Research: It’s a Two Horse Broadband Race Between FTTP and Cable Broadband

Communications industry financial analysts at MoffettNathanson Research expect to see continued cable broadband market share gains, which have accelerated as bandwidth demand climbs during the COVID-19 pandemic. The researchers’ “equilibrium” forecast calls for DSL market share to drop to zero. And “mid-tier” telco broadband increasingly is becoming “just as obsolete,” the researchers said.

“Broadband is increasingly a two-horse race between cable and telco FTTH, where it exists,” MoffettNathanson argues in a new research note.

The COVID-19 Impact
MoffettNathanson isn’t the first research firm to note that cable made major broadband gains in the first quarter of 2020. Leichtman Research Group noted that the top cable broadband additions were up 122% over the same quarter of 2019, while the top telco broadband providers had a net loss of about 65,000 subscribers, compared to a net gain of about 20,000 in the first quarter of 2019.

Like LRG, MoffettNathanson attributes these changes to increased bandwidth demand as people spend more time at home during the COVID-19 pandemic.

“The increased level of usage was enough to convince many customers that they needed higher speeds to handle the number of simultaneous users in their home,” MoffettNathanon wrote.

The MoffettNathanson researchers also noted another dimension to the cable broadband market share gains. New household formation was quite high in the first quarter of 2020 – at least until the COVID crisis hit.

The implication of that finding is that cable’s broadband long-term gains may not be quite so impressive – and that telco losses likely would have been even worse were it not for new households ordering broadband.

Cable Broadband Market Share
MoffettNathanson defines “mid-tier” telco broadband to include fiber-to-the-node (FTTN), IP-DSLAM and VDSL technology supporting speeds as low as 10 Mbps and as high as 75 Mbps but with speeds that generally don’t exceed 25 Mbps.

“The pressures on broadband networks laid bare by the coronavirus crisis make it clear that market share will now migrate even faster in this large cohort,” the researchers argue. “As with legacy DSL, it is increasingly clear that this segment is simply not competitive anymore. Equilibrium market share in this cohort, if one looks out far enough, is 100/0.”

In the near term, the researchers expect to see cable companies take an 85% share of broadband connections in markets where they compete against mid-tier telco broadband. Even more negative for telcos, MoffettNathanson no longer sees telcos having an advantage against cable in FTTH markets. In the past, the researchers expected to see telcos gain 60% of broadband connections in markets where they had deployed FTTH but that projection was later reduced to 50/50. And according to today’s note, the researchers don’t envision that changing any time soon.

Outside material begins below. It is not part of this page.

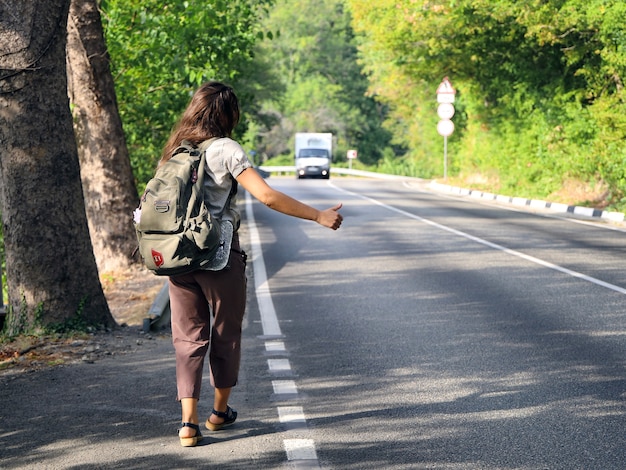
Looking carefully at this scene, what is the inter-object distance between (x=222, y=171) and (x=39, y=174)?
3632 mm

“It is . . . no longer sensible to argue that fiber has a technological advantage over cable,” the researchers argue. “With the coming advent of DOCSIS 4.0 (likely to be called ‘10G’), cable operators will be able to deliver 10 Gbps symmetrically. One has to look out well beyond 4K video to full virtual reality, and perhaps even holography, for applications that would make a 10 Gbps service insufficient.”